▶ Exercise description
Output the line that contains "In this image, would" and every line after it to the end of the entries, with nothing added or left out.

▶ Data for this task

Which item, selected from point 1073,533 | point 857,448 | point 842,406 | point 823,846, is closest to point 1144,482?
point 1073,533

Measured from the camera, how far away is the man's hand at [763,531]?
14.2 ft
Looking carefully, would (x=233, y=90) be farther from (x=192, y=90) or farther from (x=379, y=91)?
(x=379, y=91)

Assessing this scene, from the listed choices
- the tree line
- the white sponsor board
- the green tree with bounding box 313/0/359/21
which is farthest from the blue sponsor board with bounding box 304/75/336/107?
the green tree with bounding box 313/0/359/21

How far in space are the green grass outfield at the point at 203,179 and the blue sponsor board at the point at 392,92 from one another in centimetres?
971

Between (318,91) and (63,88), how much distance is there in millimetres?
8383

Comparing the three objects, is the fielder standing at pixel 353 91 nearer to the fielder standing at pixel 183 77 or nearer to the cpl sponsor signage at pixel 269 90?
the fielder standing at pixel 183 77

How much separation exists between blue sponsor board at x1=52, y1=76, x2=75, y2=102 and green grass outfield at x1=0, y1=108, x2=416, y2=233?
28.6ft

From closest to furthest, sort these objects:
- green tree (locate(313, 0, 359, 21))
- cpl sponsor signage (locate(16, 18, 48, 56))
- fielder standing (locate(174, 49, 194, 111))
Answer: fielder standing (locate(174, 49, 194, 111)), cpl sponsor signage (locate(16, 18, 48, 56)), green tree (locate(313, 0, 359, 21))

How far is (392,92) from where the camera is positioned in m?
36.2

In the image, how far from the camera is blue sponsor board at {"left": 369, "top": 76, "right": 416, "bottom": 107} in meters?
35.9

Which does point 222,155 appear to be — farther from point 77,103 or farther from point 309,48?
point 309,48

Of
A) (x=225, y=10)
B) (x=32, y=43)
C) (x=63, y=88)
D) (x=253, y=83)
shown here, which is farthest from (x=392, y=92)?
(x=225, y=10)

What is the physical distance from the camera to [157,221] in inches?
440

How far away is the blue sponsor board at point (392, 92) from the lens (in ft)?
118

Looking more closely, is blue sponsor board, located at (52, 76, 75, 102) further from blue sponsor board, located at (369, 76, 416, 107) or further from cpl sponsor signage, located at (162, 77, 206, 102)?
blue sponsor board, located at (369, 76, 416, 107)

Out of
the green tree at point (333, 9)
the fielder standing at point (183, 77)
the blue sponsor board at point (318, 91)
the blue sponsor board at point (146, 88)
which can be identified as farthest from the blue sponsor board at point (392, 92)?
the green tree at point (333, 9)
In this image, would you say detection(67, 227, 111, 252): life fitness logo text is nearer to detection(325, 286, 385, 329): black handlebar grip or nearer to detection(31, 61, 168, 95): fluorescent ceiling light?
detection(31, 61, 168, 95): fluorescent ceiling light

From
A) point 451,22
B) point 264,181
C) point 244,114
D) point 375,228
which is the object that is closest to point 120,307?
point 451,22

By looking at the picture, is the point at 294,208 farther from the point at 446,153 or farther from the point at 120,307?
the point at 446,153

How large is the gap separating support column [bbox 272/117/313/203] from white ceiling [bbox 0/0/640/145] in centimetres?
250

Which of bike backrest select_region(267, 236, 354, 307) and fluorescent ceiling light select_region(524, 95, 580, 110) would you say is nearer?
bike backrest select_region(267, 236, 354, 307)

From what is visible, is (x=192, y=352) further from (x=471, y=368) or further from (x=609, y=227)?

▶ Result of this task
In this image, would you say detection(67, 227, 111, 252): life fitness logo text is nearer to detection(325, 286, 385, 329): black handlebar grip or nearer to detection(31, 61, 168, 95): fluorescent ceiling light?
detection(31, 61, 168, 95): fluorescent ceiling light

From
A) point 451,22
B) point 264,181
C) point 244,114
D) point 375,228
which is the object that is closest to point 120,307?
point 451,22

By looking at the picture, is the point at 294,208 farther from the point at 446,153 or farther from the point at 120,307?
the point at 446,153

How large is the gap separating support column [bbox 272/117/313/203] from white ceiling [bbox 0/0/640/145] in centimetres?
250

Which of bike backrest select_region(267, 236, 354, 307) and fluorescent ceiling light select_region(524, 95, 580, 110) would you say is nearer?
bike backrest select_region(267, 236, 354, 307)

From what is visible, is (x=192, y=352) further from (x=471, y=368) or further from (x=609, y=227)?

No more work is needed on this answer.